[Jean Starobinski évoque ici les lectures poétiques à haute voix de Paul Celan]
« L’ayant écouté lire ses
poèmes, j’ai noté hâtivement :
Ni la bouche qui gouverne les mots, ni les mots dictés par les dieux sûrs.
Toute sécurité retirée. Respirant par la grâce de l’irrespirable.

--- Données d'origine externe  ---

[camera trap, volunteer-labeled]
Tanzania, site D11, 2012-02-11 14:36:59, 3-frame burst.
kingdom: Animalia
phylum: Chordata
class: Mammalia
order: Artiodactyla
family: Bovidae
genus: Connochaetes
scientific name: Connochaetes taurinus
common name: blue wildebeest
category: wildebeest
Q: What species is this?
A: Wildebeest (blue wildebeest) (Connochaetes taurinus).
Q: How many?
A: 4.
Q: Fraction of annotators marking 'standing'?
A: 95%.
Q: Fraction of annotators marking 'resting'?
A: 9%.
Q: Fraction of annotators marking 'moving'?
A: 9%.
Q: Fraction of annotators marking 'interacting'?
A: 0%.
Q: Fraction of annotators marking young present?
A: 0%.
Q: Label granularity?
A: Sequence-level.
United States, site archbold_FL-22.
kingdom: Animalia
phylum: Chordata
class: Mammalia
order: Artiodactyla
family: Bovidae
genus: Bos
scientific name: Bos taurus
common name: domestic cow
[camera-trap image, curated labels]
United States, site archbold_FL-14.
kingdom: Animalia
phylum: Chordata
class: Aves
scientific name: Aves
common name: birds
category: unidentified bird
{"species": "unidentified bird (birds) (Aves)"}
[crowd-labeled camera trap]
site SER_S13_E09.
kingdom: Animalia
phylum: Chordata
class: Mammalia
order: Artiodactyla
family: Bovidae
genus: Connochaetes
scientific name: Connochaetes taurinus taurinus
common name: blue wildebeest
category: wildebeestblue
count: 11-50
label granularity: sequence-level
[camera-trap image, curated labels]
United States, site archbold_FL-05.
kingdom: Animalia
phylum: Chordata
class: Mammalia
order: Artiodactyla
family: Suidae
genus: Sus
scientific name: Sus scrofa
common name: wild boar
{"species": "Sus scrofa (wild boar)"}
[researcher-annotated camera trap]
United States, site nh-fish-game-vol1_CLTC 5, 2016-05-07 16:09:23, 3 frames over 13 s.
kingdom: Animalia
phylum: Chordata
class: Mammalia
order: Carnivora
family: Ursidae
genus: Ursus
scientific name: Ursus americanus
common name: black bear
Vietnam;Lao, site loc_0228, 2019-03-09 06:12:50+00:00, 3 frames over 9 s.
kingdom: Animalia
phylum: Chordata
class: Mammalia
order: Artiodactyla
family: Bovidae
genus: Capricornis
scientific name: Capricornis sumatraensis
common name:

Pourtant le tracé acéré, la mélodie envoûtante des syllabes, la distribution
souveraine des timbres et des accents. Cette mélodie est-elle vestige
d’anciennes harmonies ; battement, dans la mémoire, de l’écho d’un monde où la
parole était souveraine ? Ou bien est-elle, cette mélodie, la loi toujours en
éveil, la forme inéluctable de l’énergie verbale ? Loi des balancements fluides,
des symétries, des oppositions : rigoureuse comme la géométrie du cristal (du
souffle, des larmes). Même quand la parole ne peut plus habiter le monde, ni le
poète habiter sa parole.
Le poème est impérieusement vocal, souffle modulé traversé de vocables,
traversant les vocables, les agglomérant, les emmêlant, les espaçant. Souffle
interprété par les mots, interprétant les mots. Impression, pour l’auditeur,
d’une translucidité de la parole : mais pour quelle lumière ? venue de quelle
source ? à travers quel espace ?
Le poème est confié à la voix : donc en proie à la fugacité, livré au temps
entraîné vers la fin, voué à son extinction, la retardant, l’anticipant :
jouant avec la nécessité de périr.
Pureté de la syllabe vibrante, sans défense, exposée à l’énorme hostilité du
monde, à l’insidieux assaut du rien. Pureté, comme le son d’une corde trop
tendue, qui survit à sa défaite, à sa rupture. Alentour s’accroît la pression
du silence, le vieil allié, l’irréductible adversaire.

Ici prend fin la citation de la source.